-- begin Data for this task --

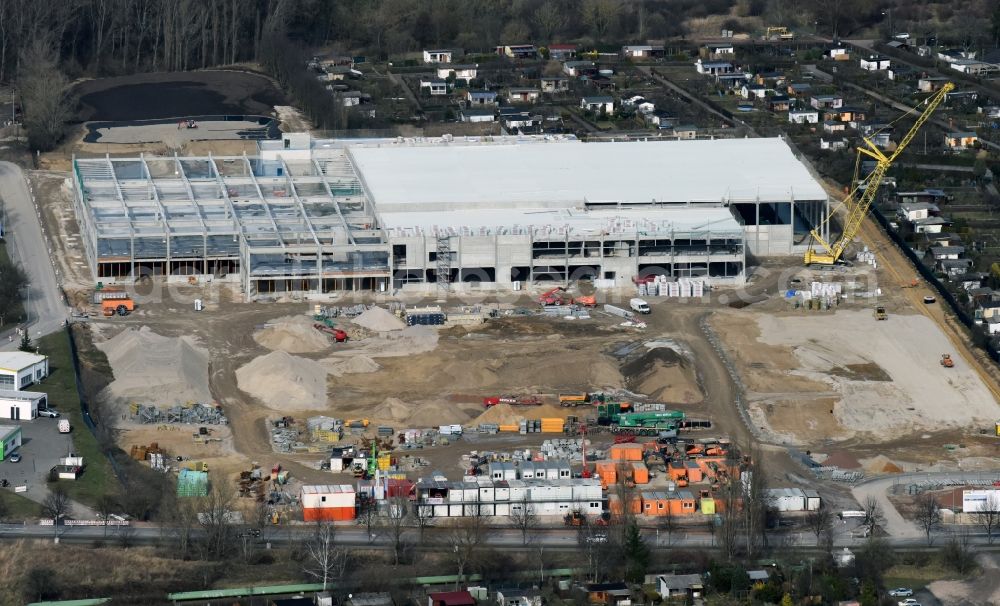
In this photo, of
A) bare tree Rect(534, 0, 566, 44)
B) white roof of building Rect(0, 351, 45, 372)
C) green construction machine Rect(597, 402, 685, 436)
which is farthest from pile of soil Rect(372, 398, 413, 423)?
bare tree Rect(534, 0, 566, 44)

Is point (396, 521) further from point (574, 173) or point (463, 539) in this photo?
point (574, 173)

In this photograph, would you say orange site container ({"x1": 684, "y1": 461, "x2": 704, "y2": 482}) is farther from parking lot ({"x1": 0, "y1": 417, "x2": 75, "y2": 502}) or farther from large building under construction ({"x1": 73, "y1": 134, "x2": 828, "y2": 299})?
large building under construction ({"x1": 73, "y1": 134, "x2": 828, "y2": 299})

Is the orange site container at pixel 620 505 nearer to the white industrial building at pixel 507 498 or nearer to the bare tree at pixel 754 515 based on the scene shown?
the white industrial building at pixel 507 498

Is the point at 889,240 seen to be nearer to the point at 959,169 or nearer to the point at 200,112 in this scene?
the point at 959,169

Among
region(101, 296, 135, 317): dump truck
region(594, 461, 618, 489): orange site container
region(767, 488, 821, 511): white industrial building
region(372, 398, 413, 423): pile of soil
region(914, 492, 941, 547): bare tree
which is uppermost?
region(101, 296, 135, 317): dump truck

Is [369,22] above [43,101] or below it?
below

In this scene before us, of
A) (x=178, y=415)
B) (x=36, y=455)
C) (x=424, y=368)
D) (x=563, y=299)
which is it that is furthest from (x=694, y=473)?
(x=36, y=455)

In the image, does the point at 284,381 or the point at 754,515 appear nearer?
the point at 754,515

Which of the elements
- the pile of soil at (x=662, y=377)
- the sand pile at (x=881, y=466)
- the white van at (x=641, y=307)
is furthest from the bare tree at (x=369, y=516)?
the white van at (x=641, y=307)
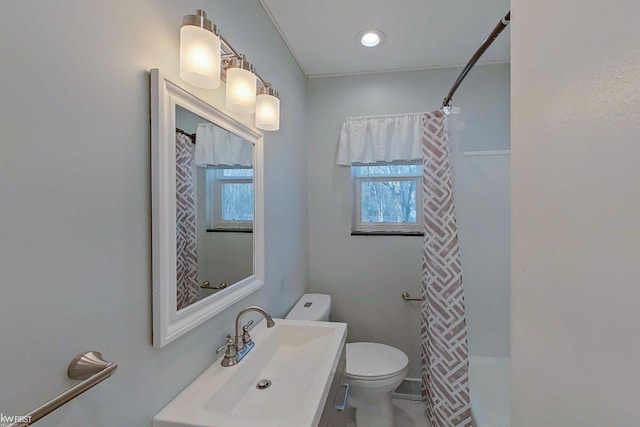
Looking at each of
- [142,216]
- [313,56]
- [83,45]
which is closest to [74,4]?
[83,45]

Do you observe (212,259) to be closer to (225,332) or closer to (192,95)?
(225,332)

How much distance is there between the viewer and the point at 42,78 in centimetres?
56

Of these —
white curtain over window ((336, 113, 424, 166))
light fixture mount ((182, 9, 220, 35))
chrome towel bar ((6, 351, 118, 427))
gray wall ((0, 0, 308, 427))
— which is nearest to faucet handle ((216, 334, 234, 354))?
gray wall ((0, 0, 308, 427))

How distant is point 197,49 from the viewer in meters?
0.88

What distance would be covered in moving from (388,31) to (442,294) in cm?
163

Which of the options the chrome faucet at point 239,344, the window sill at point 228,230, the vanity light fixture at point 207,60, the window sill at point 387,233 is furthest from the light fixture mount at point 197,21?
the window sill at point 387,233

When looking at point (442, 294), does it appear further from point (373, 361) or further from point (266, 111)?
point (266, 111)

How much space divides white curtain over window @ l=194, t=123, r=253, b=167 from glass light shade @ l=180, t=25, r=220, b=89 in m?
0.18

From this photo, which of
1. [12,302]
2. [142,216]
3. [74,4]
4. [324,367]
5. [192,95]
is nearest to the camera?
[12,302]

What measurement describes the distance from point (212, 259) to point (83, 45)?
0.74m

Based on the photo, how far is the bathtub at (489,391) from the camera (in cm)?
165

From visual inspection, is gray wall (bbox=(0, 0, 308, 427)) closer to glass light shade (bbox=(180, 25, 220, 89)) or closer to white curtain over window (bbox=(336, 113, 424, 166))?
glass light shade (bbox=(180, 25, 220, 89))

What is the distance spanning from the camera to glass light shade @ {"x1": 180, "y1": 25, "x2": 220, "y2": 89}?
2.88ft

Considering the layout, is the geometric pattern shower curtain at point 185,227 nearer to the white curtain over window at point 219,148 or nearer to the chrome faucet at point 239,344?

-- end Data for this task --

**What to do**
Switch every "orange site container" in the rows above to "orange storage container" and leave everything else unchanged. Leave out the pictures.

**Written solution**
In this photo, of
A) bare tree Rect(534, 0, 566, 44)
B) white roof of building Rect(0, 351, 45, 372)
C) green construction machine Rect(597, 402, 685, 436)
which is farthest from pile of soil Rect(372, 398, 413, 423)?
bare tree Rect(534, 0, 566, 44)

Is point (396, 521) further from point (574, 173) or point (463, 539) in this photo?
point (574, 173)

In this photograph, would you say orange storage container ({"x1": 684, "y1": 461, "x2": 704, "y2": 482}) is farther from parking lot ({"x1": 0, "y1": 417, "x2": 75, "y2": 502}) or farther from large building under construction ({"x1": 73, "y1": 134, "x2": 828, "y2": 299})?
large building under construction ({"x1": 73, "y1": 134, "x2": 828, "y2": 299})

Is the orange storage container at pixel 620 505 nearer to the white industrial building at pixel 507 498 or nearer to the bare tree at pixel 754 515 based on the scene shown?
the white industrial building at pixel 507 498

Is the point at 889,240 seen to be nearer to the point at 959,169 or nearer to the point at 200,112 in this scene?
the point at 959,169

Among
region(101, 296, 135, 317): dump truck
region(594, 461, 618, 489): orange storage container
region(767, 488, 821, 511): white industrial building
region(372, 398, 413, 423): pile of soil
region(914, 492, 941, 547): bare tree
which is uppermost?
region(101, 296, 135, 317): dump truck

Is [369,22] above [43,101] or below it?
below

In this scene before us, of
A) (x=178, y=415)
B) (x=36, y=455)
C) (x=424, y=368)
D) (x=563, y=299)
which is it that is furthest from (x=694, y=473)?
(x=36, y=455)

In the image, does the point at 284,381 or the point at 754,515 appear nearer?
the point at 754,515

Which of the elements
- the pile of soil at (x=662, y=377)
- the sand pile at (x=881, y=466)
- the white van at (x=641, y=307)
is furthest from the bare tree at (x=369, y=516)?
the white van at (x=641, y=307)
Looking at each of
- [142,216]
- [313,56]
- [83,45]
which is closest to [74,4]?
[83,45]

Do you observe (212,259) to be closer to (225,332) or closer to (192,95)?
(225,332)

How much distance is there between the viewer and the point at 42,78 in centimetres?
56

Of these —
white curtain over window ((336, 113, 424, 166))
light fixture mount ((182, 9, 220, 35))
chrome towel bar ((6, 351, 118, 427))
gray wall ((0, 0, 308, 427))
— which is nearest to faucet handle ((216, 334, 234, 354))?
gray wall ((0, 0, 308, 427))

How distant is point 197,49 from the viewer in meters?
0.88

What distance would be covered in moving from (388,31) to (442,294) in cm?
163

Which of the options the chrome faucet at point 239,344, the window sill at point 228,230, the vanity light fixture at point 207,60, the window sill at point 387,233 is furthest from the light fixture mount at point 197,21?
the window sill at point 387,233

When looking at point (442, 294), does it appear further from point (373, 361) or further from point (266, 111)?
point (266, 111)

How much space divides white curtain over window @ l=194, t=123, r=253, b=167 from glass light shade @ l=180, t=25, r=220, b=89 in m?
0.18

From this photo, which of
1. [12,302]
2. [142,216]
3. [74,4]
4. [324,367]
5. [192,95]
is nearest to the camera?
[12,302]

What measurement describes the distance from point (212, 259) to point (83, 45)?
0.74m

Based on the photo, how far is the bathtub at (489,391) from the camera (in cm)?
165

From visual inspection, is gray wall (bbox=(0, 0, 308, 427)) closer to glass light shade (bbox=(180, 25, 220, 89)) or closer to white curtain over window (bbox=(336, 113, 424, 166))?
glass light shade (bbox=(180, 25, 220, 89))

What is the distance spanning from the camera to glass light shade @ {"x1": 180, "y1": 25, "x2": 220, "y2": 89}?
2.88ft

Considering the layout, is the geometric pattern shower curtain at point 185,227 nearer to the white curtain over window at point 219,148 or nearer to the chrome faucet at point 239,344?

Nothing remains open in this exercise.